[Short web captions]
========================================================================

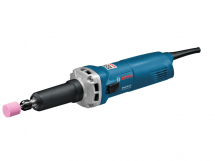 Bosch GGS 28LC Long Nose Straight Grinder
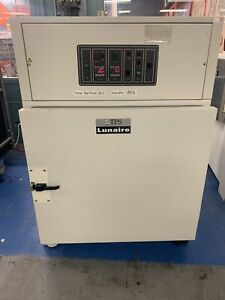 Lunaire Tenney TPS CEO910-4 Stability Test Chamber (0-99°C, 20-96% RH)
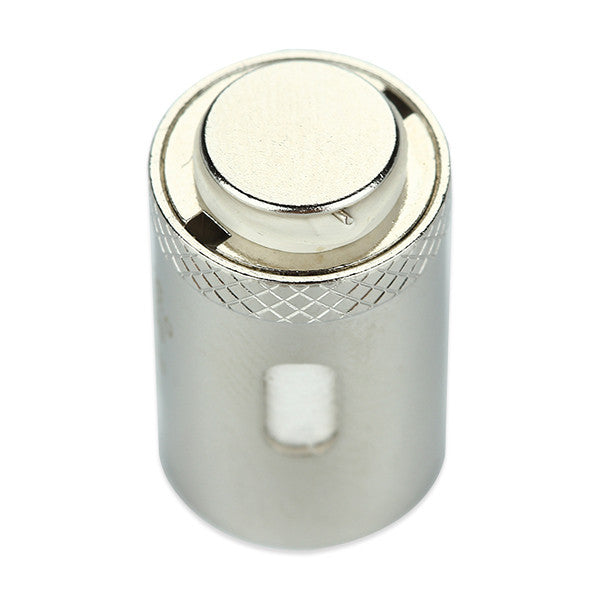 Joyetech NotchCoil DL Coil Head for Cubis/Cuboid Mini 5pcs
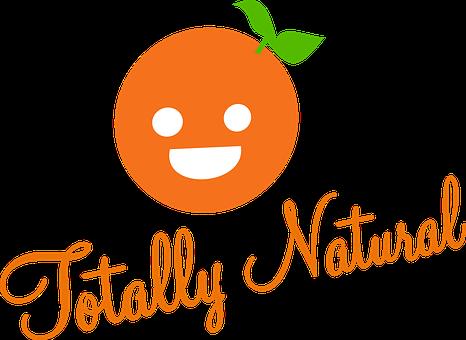 Natural, Health, Fruit, Juice, Natural Health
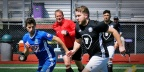 Bellingham United rallies in second half to top Oly Town FC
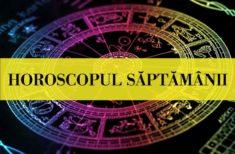 Horoscopul Săptămânii 12-18 August 2019 – O săptămână favorabilă, cu șanse pentru ce-i ce-și doresc cu adevărat să reușească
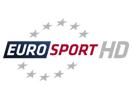 Логотип телеканала EuroSport HD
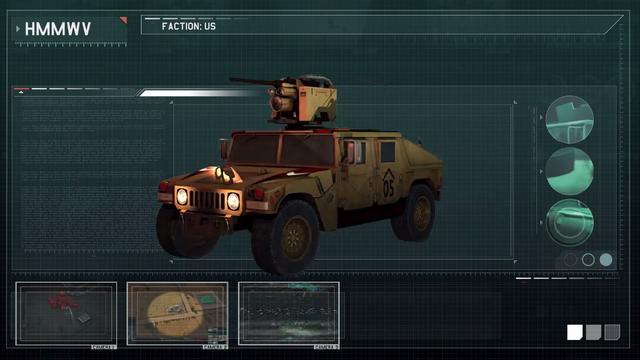 File:AoA USTrailer Humvee.png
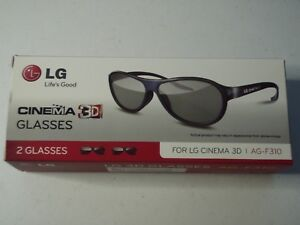 3423de4454f44 LG CINEMA 3D GLASSES - 2 PACK (  2 pairs per box) - AG-F310 -- Brand ...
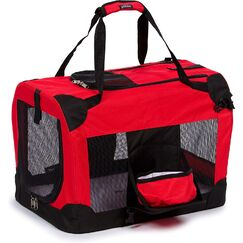 Alcester Deluxe 360° Vista View Pet Carrier Size: Small (16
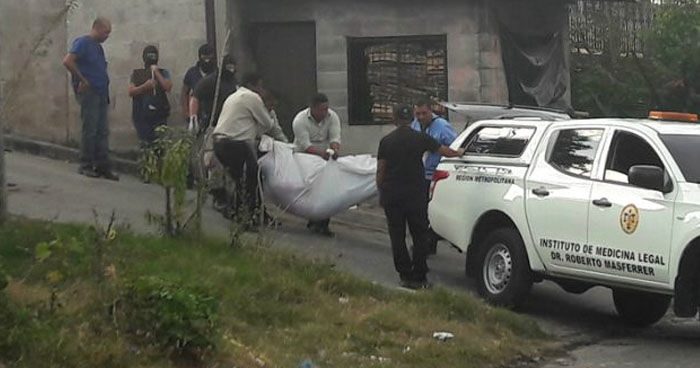 Pandilleros matan a propietario de un taller por no pagar extorsión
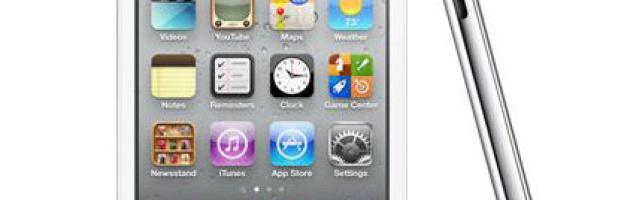 Consigue un iPod Touch en llaollao Málaga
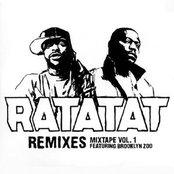 Ratatat Remixes Mixtape Vol 1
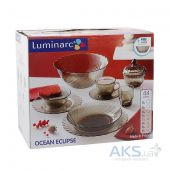 Столовый сервиз Luminarc Ocean Eclipse H0250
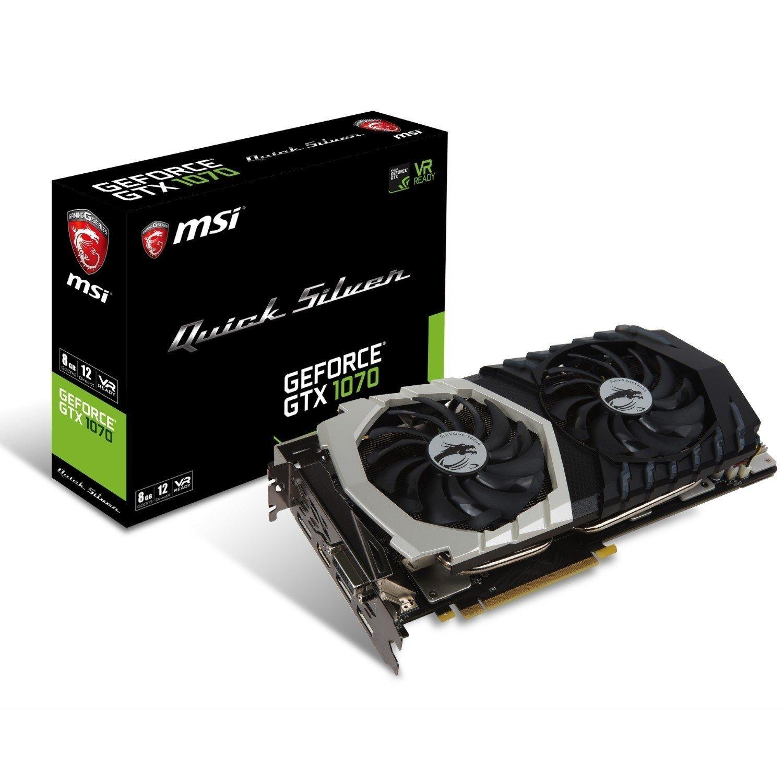 Видеокарта MSI GeForce GTX 1070 8GB GDDR5 Quick Silver 8G OC  (GF_GTX_1070_QS_8G_OC) фото 1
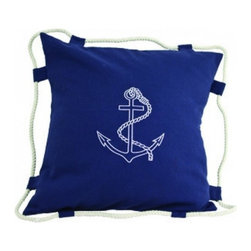 """Handcrafted Model Ships - Navy Blue Anchor Pillow 15"""" - Beach Bedroom Decor - This wonderful Navy Blue Anchor Pillow 15"""" combines the atmosphere of the sea along with the decorative anchor stitched into the front of our pillow. To round out the nautical aesthetic of this pillow, we have wrapped a white rope around the edge of the pillow to further accent this this decorative throw pillow. Place this nautical theme pillow in your home to show guests your affinity for nautical decoration."""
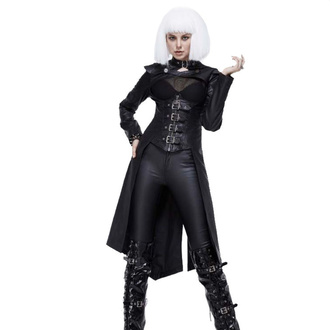 kabát dámský DEVIL FASHION - CT112
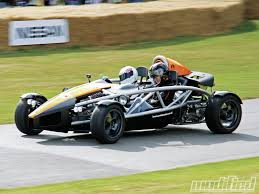 formula mazda for sale 10 best track cars modified magazine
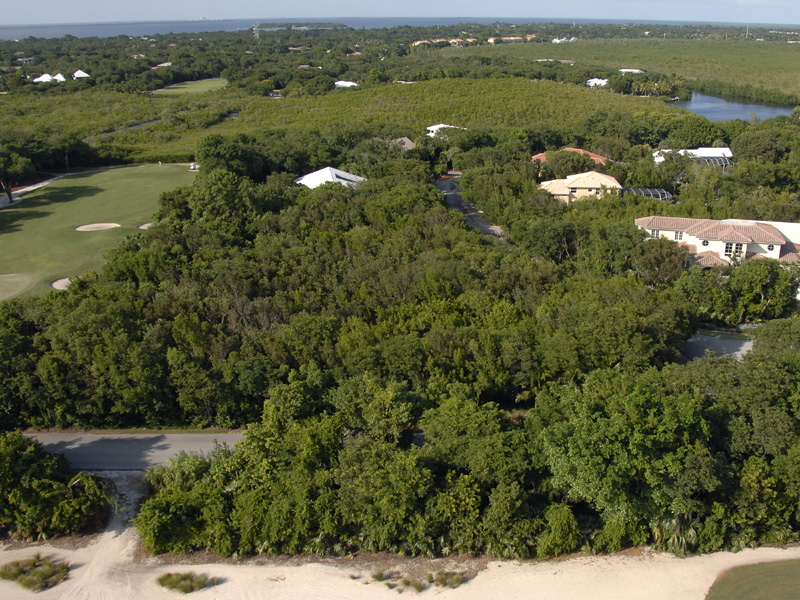 Terreno por un Venta en Ocean Reef - Vacant Golf Course Lot 2 Harbor Island Drive Ocean Reef Community, Key Largo, Florida 33037 Estados Unidos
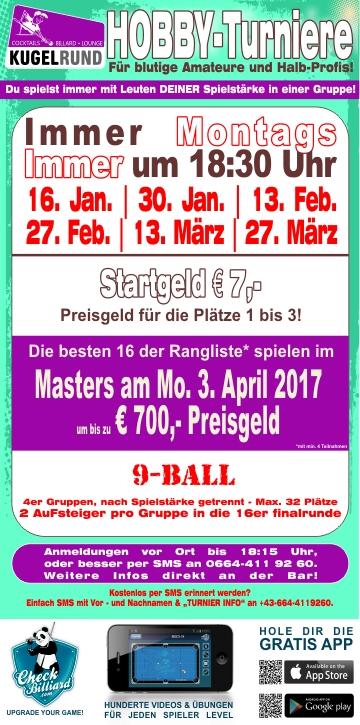 Billard Turnier für Hobbyspieler | Montagsturnier Kugelrund Billardcenter
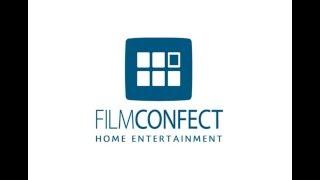 FilmConfect Home Entertainment Logo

========================================================================

WORK TO COMPLETE
Each entry should be repeated exactly as it appears; the pictures stay out.

TASK RESPONSE
 Bosch GGS 28LC Long Nose Straight Grinder
 Lunaire Tenney TPS CEO910-4 Stability Test Chamber (0-99°C, 20-96% RH)
 Joyetech NotchCoil DL Coil Head for Cubis/Cuboid Mini 5pcs
 Natural, Health, Fruit, Juice, Natural Health
 Bellingham United rallies in second half to top Oly Town FC
 Horoscopul Săptămânii 12-18 August 2019 – O săptămână favorabilă, cu șanse pentru ce-i ce-și doresc cu adevărat să reușească
 Логотип телеканала EuroSport HD
 File:AoA USTrailer Humvee.png
 3423de4454f44 LG CINEMA 3D GLASSES - 2 PACK (  2 pairs per box) - AG-F310 -- Brand ...
 Alcester Deluxe 360° Vista View Pet Carrier Size: Small (16
 Pandilleros matan a propietario de un taller por no pagar extorsión
 Consigue un iPod Touch en llaollao Málaga
 Ratatat Remixes Mixtape Vol 1
 Столовый сервиз Luminarc Ocean Eclipse H0250
 Видеокарта MSI GeForce GTX 1070 8GB GDDR5 Quick Silver 8G OC  (GF_GTX_1070_QS_8G_OC) фото 1
 """Handcrafted Model Ships - Navy Blue Anchor Pillow 15"""" - Beach Bedroom Decor - This wonderful Navy Blue Anchor Pillow 15"""" combines the atmosphere of the sea along with the decorative anchor stitched into the front of our pillow. To round out the nautical aesthetic of this pillow, we have wrapped a white rope around the edge of the pillow to further accent this this decorative throw pillow. Place this nautical theme pillow in your home to show guests your affinity for nautical decoration."""
 kabát dámský DEVIL FASHION - CT112
 formula mazda for sale 10 best track cars modified magazine
 Terreno por un Venta en Ocean Reef - Vacant Golf Course Lot 2 Harbor Island Drive Ocean Reef Community, Key Largo, Florida 33037 Estados Unidos
 Billard Turnier für Hobbyspieler | Montagsturnier Kugelrund Billardcenter
 FilmConfect Home Entertainment Logo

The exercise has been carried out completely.